• _Your objective_: Revise the entries below, replacing every instance of "orange breast feathers" with "orange chest feathers" and changing nothing else.

══ Supplied records

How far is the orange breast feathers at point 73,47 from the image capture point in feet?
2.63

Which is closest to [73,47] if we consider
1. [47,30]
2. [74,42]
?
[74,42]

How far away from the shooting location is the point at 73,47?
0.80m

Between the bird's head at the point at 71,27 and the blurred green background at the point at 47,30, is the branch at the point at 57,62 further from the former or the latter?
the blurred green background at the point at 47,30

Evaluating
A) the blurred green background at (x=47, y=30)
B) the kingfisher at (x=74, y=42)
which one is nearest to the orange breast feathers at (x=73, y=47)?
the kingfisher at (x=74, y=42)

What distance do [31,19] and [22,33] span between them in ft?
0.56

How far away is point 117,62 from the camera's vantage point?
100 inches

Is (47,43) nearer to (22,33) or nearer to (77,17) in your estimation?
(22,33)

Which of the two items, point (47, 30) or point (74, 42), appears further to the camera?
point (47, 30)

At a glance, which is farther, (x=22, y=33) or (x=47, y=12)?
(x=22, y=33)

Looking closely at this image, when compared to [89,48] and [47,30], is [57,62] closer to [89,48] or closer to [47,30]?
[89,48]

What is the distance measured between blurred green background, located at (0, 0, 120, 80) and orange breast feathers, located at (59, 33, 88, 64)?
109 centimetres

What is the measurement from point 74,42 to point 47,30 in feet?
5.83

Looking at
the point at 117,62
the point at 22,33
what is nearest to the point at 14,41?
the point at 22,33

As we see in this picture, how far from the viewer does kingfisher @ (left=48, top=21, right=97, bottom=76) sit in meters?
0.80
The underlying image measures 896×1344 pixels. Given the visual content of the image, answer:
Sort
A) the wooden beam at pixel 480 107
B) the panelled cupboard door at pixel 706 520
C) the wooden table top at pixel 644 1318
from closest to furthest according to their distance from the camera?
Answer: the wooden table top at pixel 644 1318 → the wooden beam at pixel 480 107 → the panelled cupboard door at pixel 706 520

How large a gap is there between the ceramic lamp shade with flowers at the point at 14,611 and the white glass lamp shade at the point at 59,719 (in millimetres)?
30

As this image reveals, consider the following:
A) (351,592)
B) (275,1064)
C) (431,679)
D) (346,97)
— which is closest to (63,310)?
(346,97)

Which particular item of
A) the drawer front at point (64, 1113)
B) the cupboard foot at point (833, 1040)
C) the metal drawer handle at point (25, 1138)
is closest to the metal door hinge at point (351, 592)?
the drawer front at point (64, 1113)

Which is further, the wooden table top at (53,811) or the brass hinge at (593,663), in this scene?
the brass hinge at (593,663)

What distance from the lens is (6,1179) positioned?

════

• _Output for this task_:
How far is the orange chest feathers at point 73,47 from the image capture point in feet?
2.63

Which is closest to [73,47] if we consider
1. [47,30]
2. [74,42]
?
[74,42]

How far away from the shooting location is the point at 73,47?
0.80m

Between the bird's head at the point at 71,27 and the blurred green background at the point at 47,30, is the branch at the point at 57,62 further from the former or the latter?
the blurred green background at the point at 47,30

Evaluating
A) the blurred green background at (x=47, y=30)
B) the kingfisher at (x=74, y=42)
which one is nearest to the orange chest feathers at (x=73, y=47)?
the kingfisher at (x=74, y=42)

What distance do [31,19] and [22,33] span between them in ft?
0.56

How far away is point 117,62 from the camera's vantage point?
100 inches

Is (47,43) nearer to (22,33) or nearer to (77,17) in your estimation?
(22,33)

Which of the two items, point (47, 30) or point (74, 42), appears further to the camera?
point (47, 30)

At a glance, which is farther, (x=22, y=33) or (x=47, y=12)?
(x=22, y=33)

Looking closely at this image, when compared to [89,48] and [47,30], is [57,62] closer to [89,48] or closer to [47,30]?
[89,48]

What is the distance measured between blurred green background, located at (0, 0, 120, 80) and orange chest feathers, located at (59, 33, 88, 64)?
109 centimetres

What is the measurement from point 74,42 to point 47,30 in feet?
5.83

Looking at
the point at 117,62
the point at 22,33
what is nearest to the point at 14,41?
the point at 22,33

As we see in this picture, how far from the viewer does kingfisher @ (left=48, top=21, right=97, bottom=76) sit in meters?
0.80
The underlying image measures 896×1344 pixels. Given the visual content of the image, answer:
Sort
A) the wooden beam at pixel 480 107
B) the panelled cupboard door at pixel 706 520
C) the wooden table top at pixel 644 1318
from closest to furthest according to their distance from the camera?
Answer: the wooden table top at pixel 644 1318 → the wooden beam at pixel 480 107 → the panelled cupboard door at pixel 706 520

How large a gap is there between the ceramic lamp shade with flowers at the point at 14,611 and the white glass lamp shade at the point at 59,719 (in millimetres)?
30

As this image reveals, consider the following:
A) (351,592)
B) (275,1064)
C) (431,679)
D) (346,97)
— which is closest to (63,310)?
(346,97)

Which particular item of
A) the drawer front at point (64, 1113)
B) the cupboard foot at point (833, 1040)
C) the metal drawer handle at point (25, 1138)
is closest to the metal door hinge at point (351, 592)?
the drawer front at point (64, 1113)

Which is further, the wooden table top at (53,811) or the brass hinge at (593,663), in this scene?
the brass hinge at (593,663)

What distance from the lens is (6,1179) positioned?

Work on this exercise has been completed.